Hmm, that's actually not true. For example a spectroscopical analysis of the composition of be earth's atmosphere would reveal very unusual properties which would be a sure telling sign of photosynthesis, and that has been occurring for billions of years.


Yeah, it looks like a supernova 1500 ly away might produce enough gamma rays that we could actually measure their effect on the ozone layer but not enough that it would be concerning.

https://en.wikipedia.org/wiki/Near-Earth_supernova

Unexplained dimmings do give rise to the question of "Is it about to explode" but we have a good sense of how often large explosions occur in galaxies because they're so obvious and so I suppose I shouldn't be concerned about natural phenomenon. And given the potential expansion rates of being who could create megastructures like this our priors on that explanation have to be pretty low.


> No. That time has already passed. If we see signs that the star will go nova "in one year", we have one year, not 1481.

He specifically referred to something traveling at half of the speed of light, in which case it would arrive in >=1480 years not one.


So what's the risk if it turns supernova in one year? As you say, it's 1500 ly away, not <50.

You sound way more expert on this than me (I had no idea lightyears had a notation, ly, nor that supernovas are dangerous to us as far as 50ly away), so I'll assume what you say is accurate, but I still see no imminent threat.

I'm also not suggesting we'd have the full 1481 years, since we don't see what's presently there but what was there, but as long as the phenomenon doesn't travel at the speed of light (and it doesn't, or we would be experiencing it already, since we can observe the effect) we still have time.


Finding information on this appears to be kinda hard, but it looks like the best estimate for the 'kill radius' of a supernova (i.e. will cause mass extinctions) is 30 light years. So this is about two orders of magnitudes away, which means the effect will be two orders of magnitude lesser.

Eta Corina is a double star containing at least one hypergiant that's going to go supernova any epoch now, so it gets studied a lot. It's 7500 light years away and I believe it's judged not to be a threat, although there may be ozone layer damage and it's probably not healthy to be an unshielded astronaut.

However supernovae appear to emit gamma ray bursts along their axes. These can travel very large distances. Eta Corina's isn't point our way, but Tabby's Star? Who knows. 1500 light years is basically point blank range for a GRB, so if one is coming our way that would be very bad news. Like, worse than mass extinction grade bad news.

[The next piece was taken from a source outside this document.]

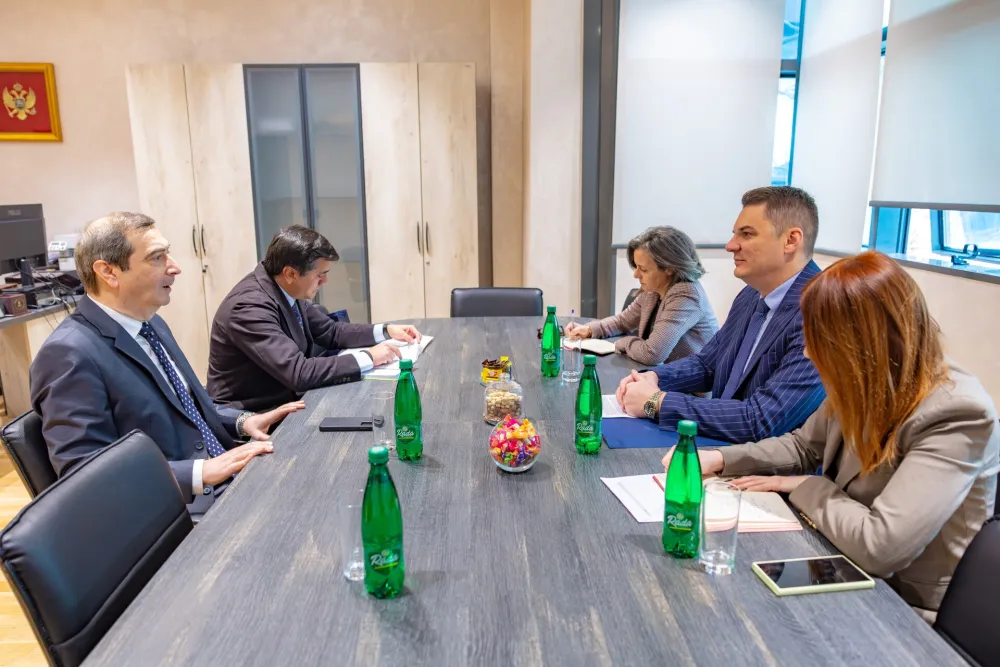 &Scaron;ahmanović&ndash;Khasiyev: Konkretnim projektima u oblasti energetike zajednički interes Crne Gore i Azerbejdžana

"So this is about two orders of magnitudes away, which means the effect will be two orders of magnitude lesser."

Inverse square applies here; moving 100 times farther away makes the effect 10,000 times less.

(I have to say it "applies here" because people sometimes overapply the law. It only applies when something is spreading out in an even sphere. However, that applies to supernovae, or at least close enough.)

You're right that I neglected gamma ray bursts. But it also doesn't seem like this star could be building up to that, since it requires conditions not evident there. (I'm just following up on my point, not implying that you claimed otherwise.)


> Inverse square applies here; moving 100 times farther away makes the effect 10,000 times less.

Oh, bah. Yes, of course. My upbringing in Flatland is obviously showing.


Excellent riposte, good sir!


I believe the most powerful gamma ray bursts, the ones that are powerful enough to strip away our atmosphere at thousands of light years, are caused by superluminous supernovae (aka hypernovae) and weaker GRBs like the ones we usually see are caused by type 1c and 2b/n supernovae, although it is unclear whether they are different or closely related to hypernovae. The latter create long duration gamma ray bursts which last a lot longer than the usual burst and carry significantly more energy.



I hate saying stuff like this but this blew my mind.